Copy out word for word the stretch of the data from the line containing "How far is rect(704, 141, 1000, 318): grassy" through the line containing "584 centimetres".

:: Supplied entries ::
★ ★ ★ ★ ★

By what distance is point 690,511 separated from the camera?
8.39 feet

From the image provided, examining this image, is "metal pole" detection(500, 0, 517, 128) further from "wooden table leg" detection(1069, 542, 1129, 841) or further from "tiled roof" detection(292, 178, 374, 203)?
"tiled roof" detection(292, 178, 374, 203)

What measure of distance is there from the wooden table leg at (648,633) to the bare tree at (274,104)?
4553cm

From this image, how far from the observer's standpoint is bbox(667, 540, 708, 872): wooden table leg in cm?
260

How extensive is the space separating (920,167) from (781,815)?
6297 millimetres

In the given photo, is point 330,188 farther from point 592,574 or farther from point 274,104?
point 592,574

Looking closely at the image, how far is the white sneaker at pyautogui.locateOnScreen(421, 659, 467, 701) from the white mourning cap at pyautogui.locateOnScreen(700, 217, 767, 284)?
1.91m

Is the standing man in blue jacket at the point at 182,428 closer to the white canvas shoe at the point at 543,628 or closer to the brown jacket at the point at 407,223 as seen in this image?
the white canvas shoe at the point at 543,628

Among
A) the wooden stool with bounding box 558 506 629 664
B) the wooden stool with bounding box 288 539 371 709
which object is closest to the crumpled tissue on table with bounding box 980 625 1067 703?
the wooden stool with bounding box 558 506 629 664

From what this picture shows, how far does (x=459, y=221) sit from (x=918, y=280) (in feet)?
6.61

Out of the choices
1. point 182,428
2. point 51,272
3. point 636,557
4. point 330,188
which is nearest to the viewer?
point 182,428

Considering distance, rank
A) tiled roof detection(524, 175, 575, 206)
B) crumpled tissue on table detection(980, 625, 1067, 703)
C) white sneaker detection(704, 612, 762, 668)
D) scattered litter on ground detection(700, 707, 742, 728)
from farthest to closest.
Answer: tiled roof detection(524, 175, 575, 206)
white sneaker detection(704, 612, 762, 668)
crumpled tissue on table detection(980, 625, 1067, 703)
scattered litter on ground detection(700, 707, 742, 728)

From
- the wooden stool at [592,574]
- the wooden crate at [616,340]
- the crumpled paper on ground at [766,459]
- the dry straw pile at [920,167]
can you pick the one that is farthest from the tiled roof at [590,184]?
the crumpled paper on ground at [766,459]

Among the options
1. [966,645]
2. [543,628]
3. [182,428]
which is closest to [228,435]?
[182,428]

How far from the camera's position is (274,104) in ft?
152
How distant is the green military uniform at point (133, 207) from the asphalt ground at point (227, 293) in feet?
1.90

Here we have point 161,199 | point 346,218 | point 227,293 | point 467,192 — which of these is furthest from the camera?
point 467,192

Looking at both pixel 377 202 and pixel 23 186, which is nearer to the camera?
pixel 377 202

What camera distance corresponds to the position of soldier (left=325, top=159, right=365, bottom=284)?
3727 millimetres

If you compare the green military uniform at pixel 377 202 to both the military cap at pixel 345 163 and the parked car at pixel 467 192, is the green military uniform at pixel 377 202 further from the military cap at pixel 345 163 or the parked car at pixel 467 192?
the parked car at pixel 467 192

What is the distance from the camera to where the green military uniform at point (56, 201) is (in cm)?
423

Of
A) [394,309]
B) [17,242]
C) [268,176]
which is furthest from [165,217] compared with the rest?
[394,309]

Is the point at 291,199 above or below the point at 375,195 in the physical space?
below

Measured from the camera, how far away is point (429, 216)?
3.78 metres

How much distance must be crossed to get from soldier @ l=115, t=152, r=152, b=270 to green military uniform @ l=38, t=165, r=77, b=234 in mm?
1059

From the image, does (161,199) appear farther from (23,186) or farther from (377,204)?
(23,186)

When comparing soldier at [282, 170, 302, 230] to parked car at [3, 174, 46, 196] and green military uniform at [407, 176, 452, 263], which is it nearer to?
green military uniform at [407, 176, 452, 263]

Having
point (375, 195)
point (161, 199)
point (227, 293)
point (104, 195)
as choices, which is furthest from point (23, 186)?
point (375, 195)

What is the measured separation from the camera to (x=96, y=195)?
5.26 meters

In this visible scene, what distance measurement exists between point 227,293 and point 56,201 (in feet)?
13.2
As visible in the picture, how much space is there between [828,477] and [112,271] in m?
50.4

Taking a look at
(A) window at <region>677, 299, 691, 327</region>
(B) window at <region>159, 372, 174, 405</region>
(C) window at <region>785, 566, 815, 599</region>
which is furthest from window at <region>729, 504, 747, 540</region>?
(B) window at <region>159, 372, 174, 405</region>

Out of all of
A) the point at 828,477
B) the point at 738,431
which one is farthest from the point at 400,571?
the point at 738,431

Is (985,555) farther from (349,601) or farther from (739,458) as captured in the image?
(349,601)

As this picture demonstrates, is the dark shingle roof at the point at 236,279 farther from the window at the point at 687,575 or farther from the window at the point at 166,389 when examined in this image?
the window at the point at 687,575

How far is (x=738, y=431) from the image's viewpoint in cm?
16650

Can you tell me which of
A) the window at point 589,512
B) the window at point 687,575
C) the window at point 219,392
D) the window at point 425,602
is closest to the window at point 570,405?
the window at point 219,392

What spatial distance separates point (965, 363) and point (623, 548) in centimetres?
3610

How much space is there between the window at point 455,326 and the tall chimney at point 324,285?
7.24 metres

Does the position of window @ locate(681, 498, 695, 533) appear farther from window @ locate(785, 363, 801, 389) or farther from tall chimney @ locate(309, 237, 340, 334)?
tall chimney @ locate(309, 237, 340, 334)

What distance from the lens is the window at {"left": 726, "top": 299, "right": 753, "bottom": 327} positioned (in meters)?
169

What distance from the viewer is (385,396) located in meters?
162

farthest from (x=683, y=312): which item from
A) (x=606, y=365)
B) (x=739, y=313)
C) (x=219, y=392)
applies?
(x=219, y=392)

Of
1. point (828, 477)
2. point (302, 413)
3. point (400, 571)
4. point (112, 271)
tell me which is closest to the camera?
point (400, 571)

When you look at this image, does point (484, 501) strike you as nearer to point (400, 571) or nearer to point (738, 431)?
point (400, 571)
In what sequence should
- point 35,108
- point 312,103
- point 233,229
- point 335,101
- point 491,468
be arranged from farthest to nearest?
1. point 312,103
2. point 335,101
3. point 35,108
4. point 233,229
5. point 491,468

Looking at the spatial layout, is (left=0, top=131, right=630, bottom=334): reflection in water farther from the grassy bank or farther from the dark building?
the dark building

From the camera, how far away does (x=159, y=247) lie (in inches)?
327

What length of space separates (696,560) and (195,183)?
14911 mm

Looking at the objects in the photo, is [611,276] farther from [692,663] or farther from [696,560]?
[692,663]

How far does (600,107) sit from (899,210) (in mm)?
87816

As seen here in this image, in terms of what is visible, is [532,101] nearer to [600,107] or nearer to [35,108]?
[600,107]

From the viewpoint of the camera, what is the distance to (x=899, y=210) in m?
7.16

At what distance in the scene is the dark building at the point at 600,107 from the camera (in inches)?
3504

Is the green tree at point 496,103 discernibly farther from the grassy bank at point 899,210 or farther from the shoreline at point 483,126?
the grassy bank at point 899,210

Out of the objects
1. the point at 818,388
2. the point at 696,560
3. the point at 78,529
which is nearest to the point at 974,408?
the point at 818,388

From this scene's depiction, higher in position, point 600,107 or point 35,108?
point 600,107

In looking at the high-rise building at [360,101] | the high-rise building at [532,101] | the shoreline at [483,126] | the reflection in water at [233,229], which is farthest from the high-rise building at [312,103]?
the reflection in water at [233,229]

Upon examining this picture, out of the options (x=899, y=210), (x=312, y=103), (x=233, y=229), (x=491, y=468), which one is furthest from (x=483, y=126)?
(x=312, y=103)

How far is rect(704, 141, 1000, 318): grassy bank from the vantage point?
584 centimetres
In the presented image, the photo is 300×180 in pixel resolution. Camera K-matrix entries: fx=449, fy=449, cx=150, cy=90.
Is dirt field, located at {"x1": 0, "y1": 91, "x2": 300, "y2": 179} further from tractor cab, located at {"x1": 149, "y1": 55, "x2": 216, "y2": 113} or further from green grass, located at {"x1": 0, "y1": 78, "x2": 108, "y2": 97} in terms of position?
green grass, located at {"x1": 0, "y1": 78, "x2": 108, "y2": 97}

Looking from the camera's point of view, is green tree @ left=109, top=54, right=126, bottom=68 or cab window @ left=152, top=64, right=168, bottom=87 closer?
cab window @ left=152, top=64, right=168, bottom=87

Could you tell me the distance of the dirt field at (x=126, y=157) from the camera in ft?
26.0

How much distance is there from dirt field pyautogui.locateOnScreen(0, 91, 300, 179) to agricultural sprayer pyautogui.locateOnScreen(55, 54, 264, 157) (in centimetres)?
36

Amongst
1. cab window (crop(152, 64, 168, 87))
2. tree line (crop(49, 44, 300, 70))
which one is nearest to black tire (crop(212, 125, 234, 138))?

★ ★ ★ ★ ★

:: Response to this exercise ::
How far is rect(704, 141, 1000, 318): grassy bank from the vantage point?
584 centimetres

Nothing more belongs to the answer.